Ah! comme elle t'aime! Comme elle jette des regards d'angoisse sur la porte, quand, le dîner servi, tu tardes à rentrer; comme ses yeux s'emplissent de larmes refoulées quand tu sors du salon, le cigare aux lèvres, souriant, léger, comme quelqu'un qui a la conscience libre, après avoir distraitement donné le baiser du soir à tes deux petites filles qu'elle pousse dans tes bras, avec l'espoir qu'elles te ramèneront du côté de la mère qui t'a donné ces anges du ciel! Comme tout son être s'élance vers toi, malgré la trahison et l'abandon dans lequel tu la délaisses! Et c'est cette femme que tu négliges! Mais rien qu'à la voir, à la comprendre, à l'estimer, elle m'a rendu amoureux de sa sœur.

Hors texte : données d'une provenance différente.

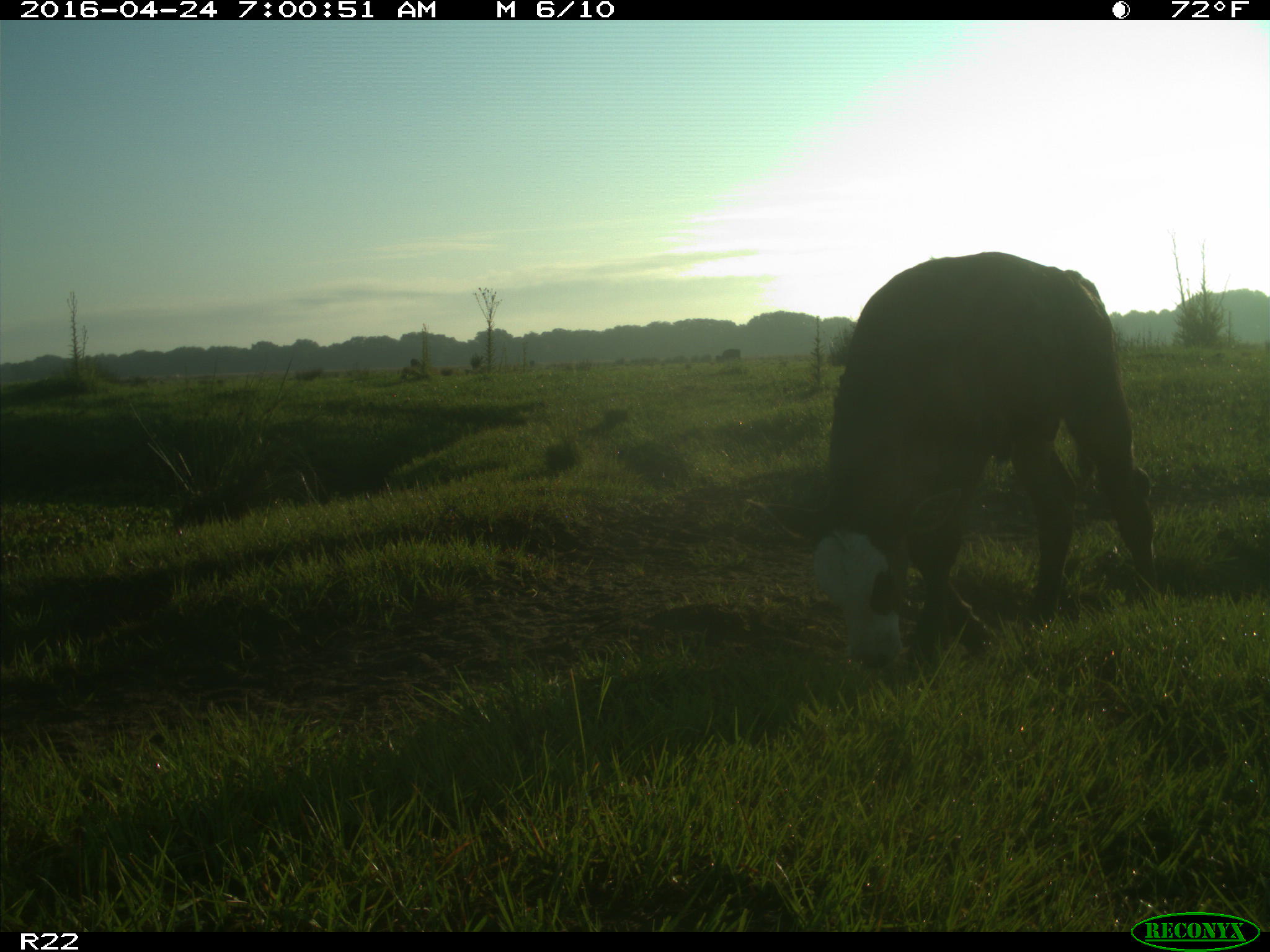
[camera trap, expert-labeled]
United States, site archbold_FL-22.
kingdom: Animalia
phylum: Chordata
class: Mammalia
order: Artiodactyla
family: Bovidae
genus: Bos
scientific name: Bos taurus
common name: domestic cow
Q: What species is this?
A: Bos taurus (domestic cow).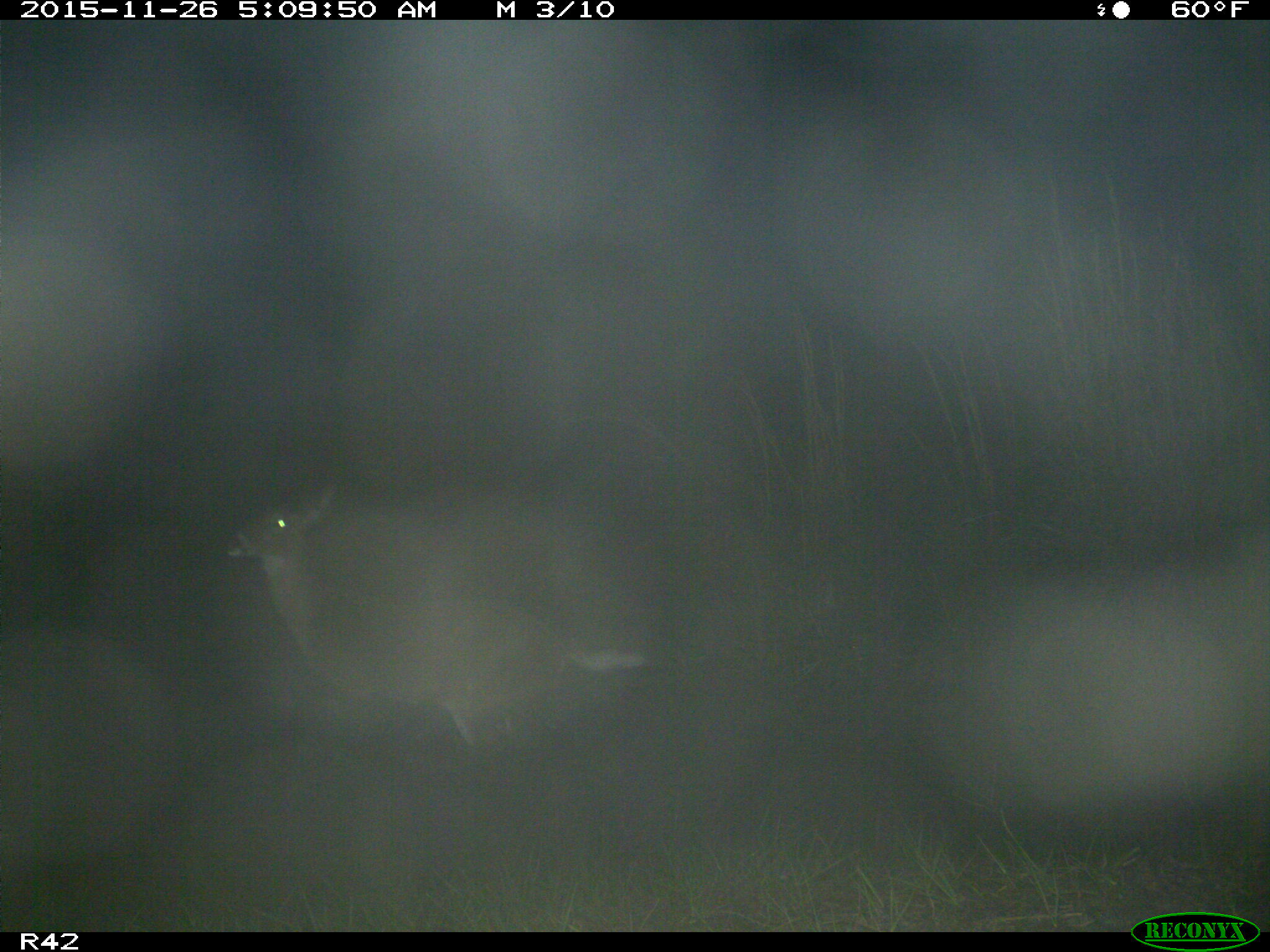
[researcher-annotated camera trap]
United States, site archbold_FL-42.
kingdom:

Je me suis dit: Quand Denise n'aurait que la centième partie des vertus de son aînée, ce serait assez pour combler de toutes les félicités l'homme qui aura le bon esprit de s'attacher à elle en l'attachant à lui. Je la rendrai heureuse, moi, Denise. Je ne ferai pas comme toi et je n'y ai pas de mérite. J'aurai vidé la coupe jusqu'à la lie avant le mariage, ce qui me dispensera d'y tremper mes lèvres après. Denise n'épousera pas—si elle accepte ma main—un mari de la première fraîcheur, un jouvenceau aux joues veloutées d'un duvet tentateur, un cœur jeune et plein d'idées poétiques, bleues et roses, mais du moins elle n'aura pas à craindre les explosions de désirs inassouvis et de passions tardives.

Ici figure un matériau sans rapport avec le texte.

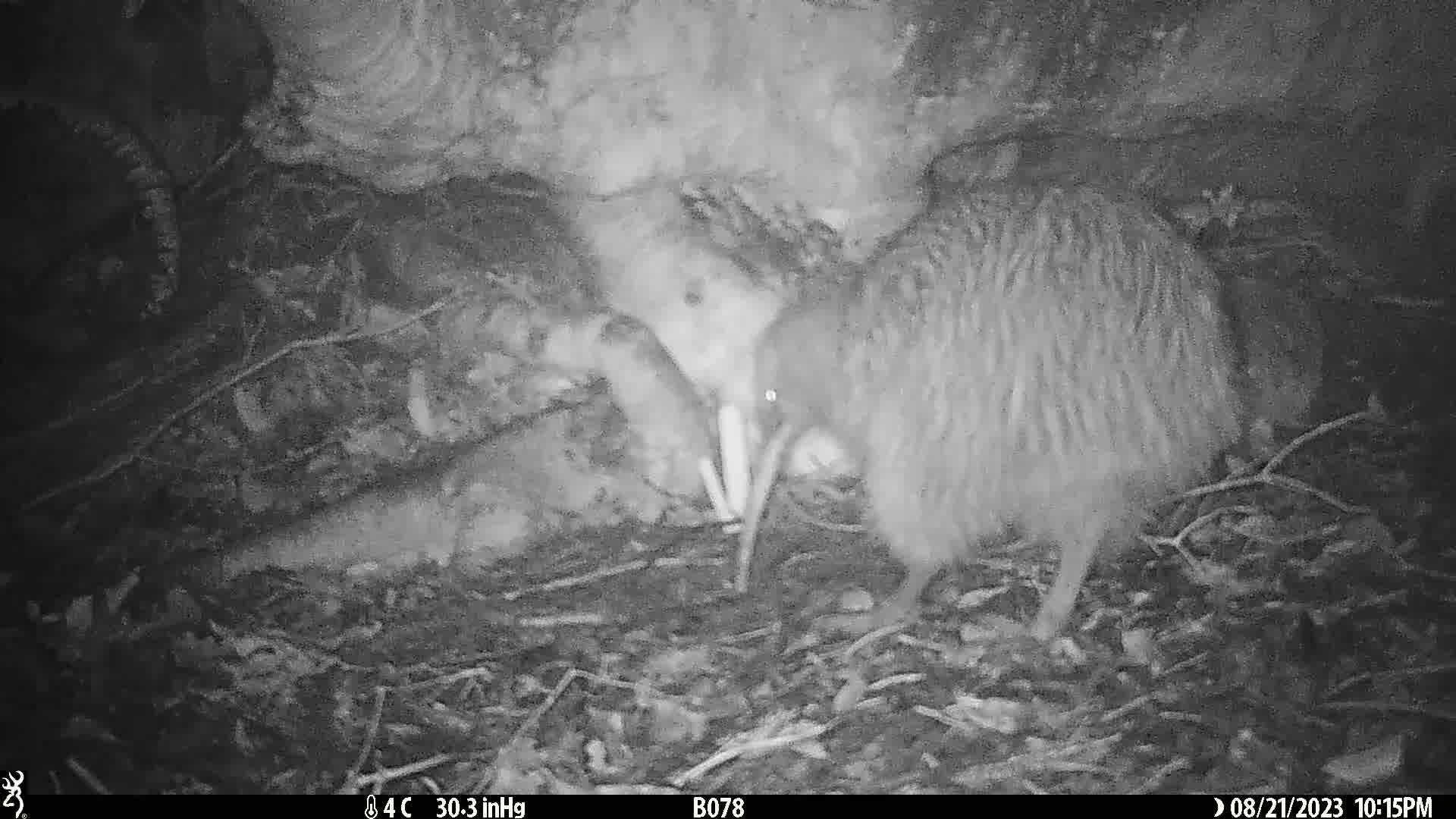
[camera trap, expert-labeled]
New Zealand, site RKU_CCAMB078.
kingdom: Animalia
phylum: Chordata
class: Aves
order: Apterygiformes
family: Apterygidae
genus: Apteryx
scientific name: Apteryx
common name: kiwi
Kiwi (Apteryx).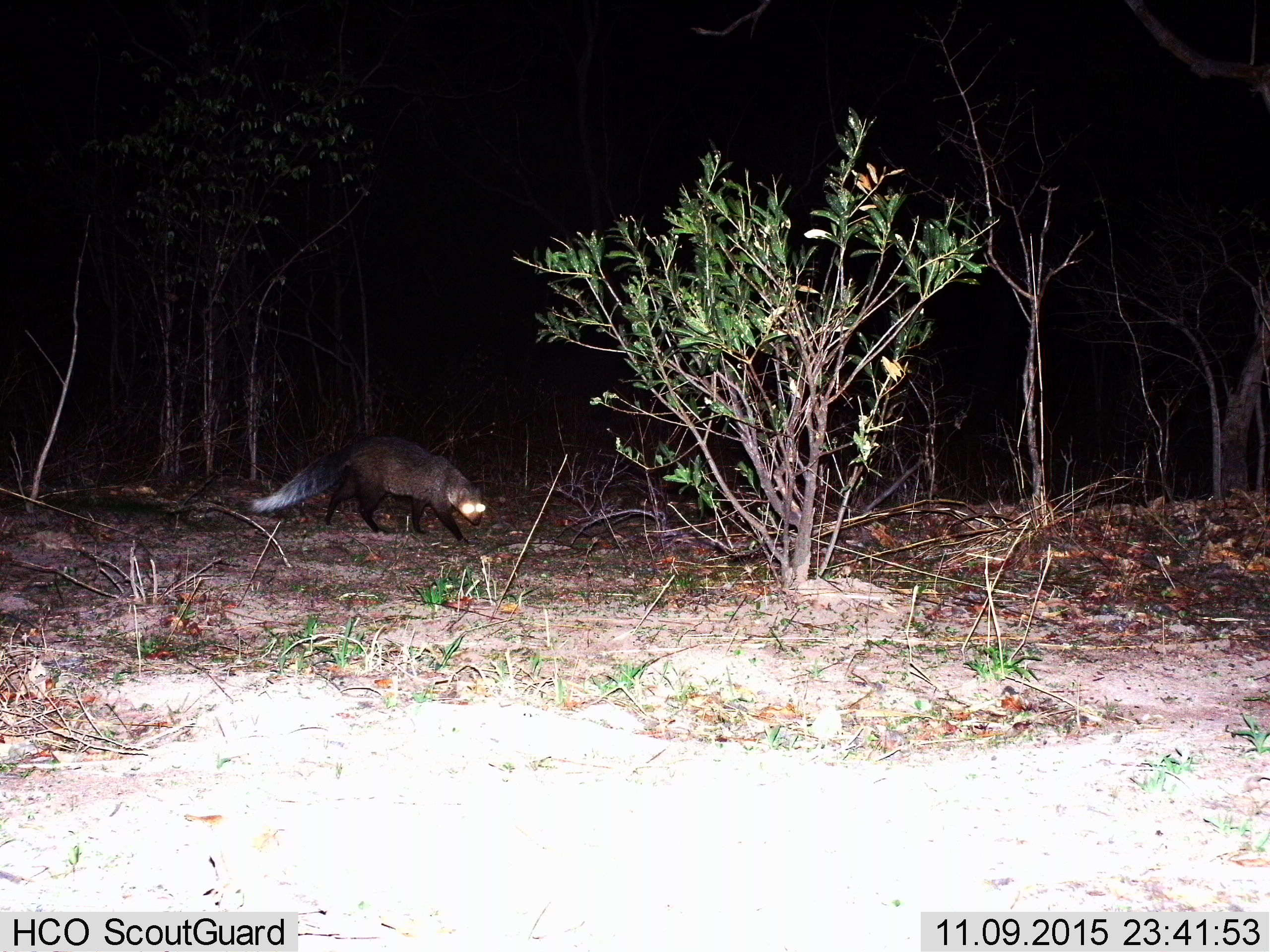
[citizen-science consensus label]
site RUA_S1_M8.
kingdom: Animalia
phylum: Chordata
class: Mammalia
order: Carnivora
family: Herpestidae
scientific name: Herpestidae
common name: mongoose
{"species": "mongoose (Herpestidae)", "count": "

Je lui serai fidèle, malgré les séductions de ce Paris qui ne me tente plus, parce que j'en connais trop les dessous, malgré les ministères et les flatteries du pouvoir, et après m'être rassasié de tout, de femmes, de libertés, de puissance; après avoir apaisé mes appétits, je finirai par où tu as commencé et par où tu finiras toi-même, en m'ensevelissant avec mon adorée dans un lieu solitaire, là-bas, à Grandval, où je cacherai ma tranquille félicité aux jaloux qui seraient tentés de la troubler, en haine d'un ménage meilleur que les autres. Est-ce que je n'ai pas raison et penses-tu que j'exagère?
Chazolles se mordit les lèvres et ne répondit pas.
—Voilà pour le premier point, reprit Duvernet. Je suis méthodique comme un dominicain en chaire. Tu trompes la meilleure des épouses et la meilleure des mères. J'ajoute la plus attrayante des femmes, car elle est extrêmement jolie, ta femme! C'est la splendeur du beau.
Pour ceux-là même qui aiment les chlorotiques, tu as pris soin de la rendre plus pâle à force d'insomnies. Rien ne lui manque. Et maintenant, pour qui la trompes-tu? C'est mon second point.
Chazolles fit un geste d'impatience.